** Material for this task **
—————

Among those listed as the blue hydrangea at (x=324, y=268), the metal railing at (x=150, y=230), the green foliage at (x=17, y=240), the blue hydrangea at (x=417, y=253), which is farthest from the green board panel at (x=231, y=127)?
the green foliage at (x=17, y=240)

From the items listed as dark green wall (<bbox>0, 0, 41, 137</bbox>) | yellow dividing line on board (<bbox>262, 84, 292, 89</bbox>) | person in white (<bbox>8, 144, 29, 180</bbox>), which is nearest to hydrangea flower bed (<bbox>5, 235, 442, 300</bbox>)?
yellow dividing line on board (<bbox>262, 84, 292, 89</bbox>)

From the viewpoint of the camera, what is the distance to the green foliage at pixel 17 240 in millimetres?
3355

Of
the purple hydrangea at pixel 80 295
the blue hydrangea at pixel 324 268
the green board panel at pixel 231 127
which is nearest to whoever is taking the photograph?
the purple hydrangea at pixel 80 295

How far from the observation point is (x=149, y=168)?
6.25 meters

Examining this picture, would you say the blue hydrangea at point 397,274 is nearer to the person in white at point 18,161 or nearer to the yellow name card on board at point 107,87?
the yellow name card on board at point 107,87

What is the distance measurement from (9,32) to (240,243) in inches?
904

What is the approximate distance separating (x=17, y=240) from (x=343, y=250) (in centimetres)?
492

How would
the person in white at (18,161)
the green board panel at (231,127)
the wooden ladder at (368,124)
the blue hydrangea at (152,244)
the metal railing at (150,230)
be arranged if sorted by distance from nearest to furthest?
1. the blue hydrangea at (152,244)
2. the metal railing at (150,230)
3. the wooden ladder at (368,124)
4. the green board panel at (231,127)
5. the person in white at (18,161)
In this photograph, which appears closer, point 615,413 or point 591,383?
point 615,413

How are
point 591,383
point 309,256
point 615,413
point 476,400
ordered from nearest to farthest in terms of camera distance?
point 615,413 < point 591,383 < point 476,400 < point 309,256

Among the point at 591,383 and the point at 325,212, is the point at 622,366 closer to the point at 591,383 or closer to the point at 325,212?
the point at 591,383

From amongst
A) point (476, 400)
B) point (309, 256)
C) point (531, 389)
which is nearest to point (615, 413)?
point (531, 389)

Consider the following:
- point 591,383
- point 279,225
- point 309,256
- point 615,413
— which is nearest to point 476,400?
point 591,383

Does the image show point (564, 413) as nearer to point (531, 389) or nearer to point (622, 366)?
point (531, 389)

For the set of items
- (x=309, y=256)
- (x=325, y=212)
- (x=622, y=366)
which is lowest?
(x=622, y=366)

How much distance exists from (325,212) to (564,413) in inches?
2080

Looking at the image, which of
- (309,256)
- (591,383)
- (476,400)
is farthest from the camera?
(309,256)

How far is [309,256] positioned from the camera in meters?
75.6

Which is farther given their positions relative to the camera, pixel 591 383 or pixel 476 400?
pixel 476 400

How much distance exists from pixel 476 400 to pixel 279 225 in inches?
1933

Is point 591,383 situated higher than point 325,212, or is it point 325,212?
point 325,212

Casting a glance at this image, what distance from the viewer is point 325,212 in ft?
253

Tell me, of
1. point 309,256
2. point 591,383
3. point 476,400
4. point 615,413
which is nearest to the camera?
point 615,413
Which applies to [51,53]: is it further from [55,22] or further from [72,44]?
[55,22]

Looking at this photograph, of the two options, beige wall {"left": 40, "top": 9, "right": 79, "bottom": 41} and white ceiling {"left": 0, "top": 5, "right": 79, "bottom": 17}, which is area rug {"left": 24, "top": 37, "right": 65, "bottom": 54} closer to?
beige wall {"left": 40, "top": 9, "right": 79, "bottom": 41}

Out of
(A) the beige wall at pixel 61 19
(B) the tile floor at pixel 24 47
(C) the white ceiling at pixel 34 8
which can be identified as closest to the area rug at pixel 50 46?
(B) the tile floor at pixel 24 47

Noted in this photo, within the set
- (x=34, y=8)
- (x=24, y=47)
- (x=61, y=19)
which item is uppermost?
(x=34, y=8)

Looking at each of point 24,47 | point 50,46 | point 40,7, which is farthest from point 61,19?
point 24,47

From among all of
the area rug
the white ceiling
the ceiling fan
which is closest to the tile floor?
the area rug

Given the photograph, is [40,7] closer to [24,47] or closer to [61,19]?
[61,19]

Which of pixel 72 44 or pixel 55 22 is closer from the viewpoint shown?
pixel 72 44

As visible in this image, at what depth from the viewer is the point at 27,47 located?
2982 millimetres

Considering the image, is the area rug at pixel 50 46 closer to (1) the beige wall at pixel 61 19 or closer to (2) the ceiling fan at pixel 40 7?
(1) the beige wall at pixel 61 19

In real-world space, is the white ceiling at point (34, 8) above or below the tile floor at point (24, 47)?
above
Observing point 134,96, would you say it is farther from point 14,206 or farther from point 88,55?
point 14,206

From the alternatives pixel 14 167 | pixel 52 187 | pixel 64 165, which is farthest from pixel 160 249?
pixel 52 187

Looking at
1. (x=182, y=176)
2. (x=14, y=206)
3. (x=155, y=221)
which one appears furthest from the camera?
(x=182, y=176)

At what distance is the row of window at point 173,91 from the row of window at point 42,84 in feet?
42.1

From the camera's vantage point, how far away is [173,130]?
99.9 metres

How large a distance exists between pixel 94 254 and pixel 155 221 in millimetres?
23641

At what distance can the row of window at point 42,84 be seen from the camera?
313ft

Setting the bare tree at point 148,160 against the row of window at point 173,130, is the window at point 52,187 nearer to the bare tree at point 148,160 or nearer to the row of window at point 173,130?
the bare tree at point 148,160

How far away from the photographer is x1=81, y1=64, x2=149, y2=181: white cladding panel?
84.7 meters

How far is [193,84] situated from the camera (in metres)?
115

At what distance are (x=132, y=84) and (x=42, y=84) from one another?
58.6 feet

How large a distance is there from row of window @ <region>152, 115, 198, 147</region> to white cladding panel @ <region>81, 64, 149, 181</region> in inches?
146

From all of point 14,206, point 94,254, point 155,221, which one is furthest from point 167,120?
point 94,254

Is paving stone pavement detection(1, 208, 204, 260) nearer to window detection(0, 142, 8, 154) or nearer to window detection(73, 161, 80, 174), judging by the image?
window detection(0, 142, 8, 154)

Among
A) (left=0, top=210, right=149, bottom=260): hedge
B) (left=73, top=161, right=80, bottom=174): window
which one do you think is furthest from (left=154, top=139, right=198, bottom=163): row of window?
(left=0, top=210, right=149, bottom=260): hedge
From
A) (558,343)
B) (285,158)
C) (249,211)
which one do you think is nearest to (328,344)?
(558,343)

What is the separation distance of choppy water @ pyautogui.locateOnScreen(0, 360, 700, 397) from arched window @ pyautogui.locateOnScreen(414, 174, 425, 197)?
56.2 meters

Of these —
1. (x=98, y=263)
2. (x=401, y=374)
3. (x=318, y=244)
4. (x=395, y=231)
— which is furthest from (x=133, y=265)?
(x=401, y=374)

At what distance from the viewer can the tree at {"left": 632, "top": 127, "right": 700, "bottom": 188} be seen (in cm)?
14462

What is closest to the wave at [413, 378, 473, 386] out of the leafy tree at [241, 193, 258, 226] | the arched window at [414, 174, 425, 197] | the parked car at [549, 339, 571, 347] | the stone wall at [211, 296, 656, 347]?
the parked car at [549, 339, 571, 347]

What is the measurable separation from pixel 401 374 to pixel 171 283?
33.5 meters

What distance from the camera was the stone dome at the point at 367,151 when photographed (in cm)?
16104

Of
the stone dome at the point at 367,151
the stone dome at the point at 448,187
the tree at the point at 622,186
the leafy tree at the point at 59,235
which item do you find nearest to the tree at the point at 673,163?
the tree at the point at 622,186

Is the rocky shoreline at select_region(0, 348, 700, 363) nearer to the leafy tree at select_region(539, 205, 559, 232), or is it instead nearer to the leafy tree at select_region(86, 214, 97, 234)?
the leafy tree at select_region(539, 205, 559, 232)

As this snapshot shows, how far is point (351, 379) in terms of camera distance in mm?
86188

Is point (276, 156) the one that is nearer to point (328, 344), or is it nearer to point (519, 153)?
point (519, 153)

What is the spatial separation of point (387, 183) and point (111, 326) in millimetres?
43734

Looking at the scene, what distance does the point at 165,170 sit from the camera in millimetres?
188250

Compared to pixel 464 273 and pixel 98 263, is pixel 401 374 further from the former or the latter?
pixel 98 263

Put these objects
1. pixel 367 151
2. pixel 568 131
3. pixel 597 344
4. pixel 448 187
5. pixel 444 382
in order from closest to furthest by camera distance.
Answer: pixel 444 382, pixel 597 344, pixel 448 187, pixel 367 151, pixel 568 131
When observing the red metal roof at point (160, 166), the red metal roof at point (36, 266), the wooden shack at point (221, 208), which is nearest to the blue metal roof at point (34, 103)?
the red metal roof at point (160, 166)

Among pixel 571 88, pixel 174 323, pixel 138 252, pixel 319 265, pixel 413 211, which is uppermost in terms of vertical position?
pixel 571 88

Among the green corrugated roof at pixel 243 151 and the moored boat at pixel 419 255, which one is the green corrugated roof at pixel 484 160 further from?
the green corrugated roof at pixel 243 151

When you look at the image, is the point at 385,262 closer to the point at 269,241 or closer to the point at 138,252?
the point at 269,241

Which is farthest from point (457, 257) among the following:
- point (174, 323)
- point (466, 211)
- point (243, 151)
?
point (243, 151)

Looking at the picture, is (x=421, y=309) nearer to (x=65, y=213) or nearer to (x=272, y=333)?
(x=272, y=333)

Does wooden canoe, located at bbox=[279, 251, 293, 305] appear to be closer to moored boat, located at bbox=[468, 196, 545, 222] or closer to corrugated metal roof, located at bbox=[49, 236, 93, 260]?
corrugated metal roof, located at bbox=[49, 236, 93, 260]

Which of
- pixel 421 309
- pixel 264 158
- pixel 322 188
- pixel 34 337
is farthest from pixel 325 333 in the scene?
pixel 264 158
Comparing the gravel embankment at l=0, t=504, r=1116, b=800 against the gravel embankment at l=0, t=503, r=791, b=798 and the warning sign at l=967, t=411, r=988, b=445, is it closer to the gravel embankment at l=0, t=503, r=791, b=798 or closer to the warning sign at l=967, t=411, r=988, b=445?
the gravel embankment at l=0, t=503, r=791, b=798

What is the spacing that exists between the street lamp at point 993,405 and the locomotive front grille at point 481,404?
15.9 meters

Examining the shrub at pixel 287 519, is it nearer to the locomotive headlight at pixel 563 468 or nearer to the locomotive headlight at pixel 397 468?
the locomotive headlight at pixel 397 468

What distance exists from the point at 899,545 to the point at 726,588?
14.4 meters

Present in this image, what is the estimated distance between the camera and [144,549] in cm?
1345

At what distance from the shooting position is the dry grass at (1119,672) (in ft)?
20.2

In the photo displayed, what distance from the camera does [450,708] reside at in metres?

—————

** Exercise description **
Return, without any change, every line from the one containing "Examining the shrub" through the last line of the items, including both of those lines.

** Written answer **
Examining the shrub at pixel 287 519, is it nearer to the locomotive headlight at pixel 563 468 or nearer to the locomotive headlight at pixel 397 468?
the locomotive headlight at pixel 397 468

What distance exists from the point at 899,545 to the point at 726,588?
14.4 meters

Present in this image, what is the estimated distance between the camera and [144,549] in cm?
1345

At what distance from the shooting position is the dry grass at (1119,672) (in ft)?
20.2

In the photo displayed, what distance from the camera does [450,708] reside at in metres?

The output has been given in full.